March 6 (Bloomberg) -- The longest rally in Thai stocks since 2012 is poised to end as valuations climb and the nation’s prolonged political crisis derails economic growth, according to the country’s biggest private money manager.
Local investors should shift money into U.S., European and Japanese shares to reduce risk, Chongrak Rattanapian, the executive chairman of Kasikorn Asset Management Co., said in an interview yesterday. Equity trading in Thailand has dropped by 56 percent this year, while price swings in the nation’s benchmark index are more than double those of the MSCI World Index of developed-nation stocks.

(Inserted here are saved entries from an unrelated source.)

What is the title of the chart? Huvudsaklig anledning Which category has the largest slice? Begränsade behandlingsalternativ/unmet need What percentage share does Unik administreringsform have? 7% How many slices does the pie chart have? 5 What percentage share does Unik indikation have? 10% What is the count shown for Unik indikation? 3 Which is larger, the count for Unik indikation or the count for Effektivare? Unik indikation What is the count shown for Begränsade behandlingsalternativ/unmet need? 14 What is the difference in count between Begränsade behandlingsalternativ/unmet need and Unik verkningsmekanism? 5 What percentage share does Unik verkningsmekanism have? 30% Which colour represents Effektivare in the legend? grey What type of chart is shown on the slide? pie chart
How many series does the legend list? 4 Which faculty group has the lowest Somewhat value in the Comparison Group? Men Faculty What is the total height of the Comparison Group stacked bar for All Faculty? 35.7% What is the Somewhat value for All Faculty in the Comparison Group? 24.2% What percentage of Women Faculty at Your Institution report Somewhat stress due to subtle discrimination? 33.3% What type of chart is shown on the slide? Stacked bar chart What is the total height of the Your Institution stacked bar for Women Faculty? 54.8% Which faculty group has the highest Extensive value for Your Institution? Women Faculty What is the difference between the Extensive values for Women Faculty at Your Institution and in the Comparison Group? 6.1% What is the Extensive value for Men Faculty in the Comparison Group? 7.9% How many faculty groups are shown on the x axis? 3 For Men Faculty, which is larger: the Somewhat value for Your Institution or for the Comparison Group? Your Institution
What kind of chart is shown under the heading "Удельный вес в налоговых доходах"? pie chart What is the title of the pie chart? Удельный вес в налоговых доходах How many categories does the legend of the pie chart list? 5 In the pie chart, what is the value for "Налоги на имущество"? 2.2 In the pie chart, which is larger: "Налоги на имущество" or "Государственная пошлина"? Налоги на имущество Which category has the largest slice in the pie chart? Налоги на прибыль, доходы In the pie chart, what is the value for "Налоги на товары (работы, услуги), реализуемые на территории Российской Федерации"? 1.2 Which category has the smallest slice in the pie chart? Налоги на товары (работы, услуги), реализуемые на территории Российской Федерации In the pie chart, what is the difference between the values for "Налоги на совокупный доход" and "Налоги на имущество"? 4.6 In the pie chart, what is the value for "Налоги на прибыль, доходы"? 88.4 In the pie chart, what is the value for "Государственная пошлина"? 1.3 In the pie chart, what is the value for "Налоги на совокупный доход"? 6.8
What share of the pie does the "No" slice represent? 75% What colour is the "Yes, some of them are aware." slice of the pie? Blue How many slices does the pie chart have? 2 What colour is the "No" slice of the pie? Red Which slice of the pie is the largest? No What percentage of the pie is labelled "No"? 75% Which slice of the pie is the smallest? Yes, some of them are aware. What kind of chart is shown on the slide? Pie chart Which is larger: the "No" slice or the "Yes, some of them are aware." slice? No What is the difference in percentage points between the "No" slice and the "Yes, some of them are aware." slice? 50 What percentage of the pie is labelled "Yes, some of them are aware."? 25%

The SET Index climbed for a seventh day yesterday, the longest winning streak since December 2012, as clashes between security forces and protesters subsided and demonstrators removed key road blockades in Bangkok. The rally sent valuations to the highest level this year, even amid central bank forecasts for a second straight year of economic growth below 3 percent.
“The market is too optimistic about the current political situation, because a resolution is unlikely in the foreseeable future,” Chongrak said at the Bangkok office of Kasikorn, which manages about 940 billion baht ($29 billion) of assets. “The deadlock will continue to have a significant impact on the economy and corporate earnings, as state spending and private investments have been at a standstill for several months.”
The SET index is still 6.3 percent below its level on Oct. 31, when street demonstrations against Prime Minister Yingluck Shinawatra’s administration began. Thailand’s average daily trading volume has dropped 56 percent this year versus the whole of 2013, according to data compiled by Bloomberg.
The benchmark measure is valued at 12.7 times projected 12-month earnings, the highest level since Dec. 27. The gauge’s 90-day volatility, a measure of price swings, was 18.7 yesterday, compared with 9.4 for the MSCI World Index. The Thai index was little changed at 1,352.22 as of 11:49 a.m. local time.
Chongrak’s outlook contrasts with that of Asia Plus Securities Pcl, the nation’s second-biggest brokerage by market value. The firm advised investors yesterday to increase holdings of domestic equities as political tension eases. The return of foreign money to Thai stocks is also bolstering sentiment, the brokerage said.
Overseas investors bought a net $69.3 million of Thai stocks yesterday, a fourth day of inflows and the biggest purchases in two months, according to the exchange data compiled by Bloomberg.
The SET may still climb a further 5 percent from yesterday’s close to a peak of 1,420 this year, if there’s a quick resolution to the political crisis and a new government accelerates economic stimulus policies, Chongrak said.
He recommended shares of food producers and electronic parts makers, whose revenue and earnings stand to benefit from the economic recovery in developed countries, and are less affected by domestic turmoil.
UBS AG advised investors this week to wait for more clarity on the political crisis, or more attractive valuations, before buying.
“The politically induced slowdown in activity is already happening against the backdrop of a major credit expansion, and a political solution is no clearer,” Niall Macleod, a strategist at UBS, wrote in a note on March 4.
Yingluck’s administration has endured more than four months of protests as opposition groups accuse her government of corruption and abuse of power. She dissolved parliament in December and called for a general election on Feb. 2, which the biggest opposition party boycotted.
The Thai economy may expand less than 3 percent in 2014 as the unrest damages domestic demand, Don Nakornthab, director for the macroeconomic policy office at the Bank of Thailand, said on Feb. 28. Gross domestic product grew 2.9 percent in 2013, compared with an average of 4.2 percent since 1999, according to data compiled by Bloomberg.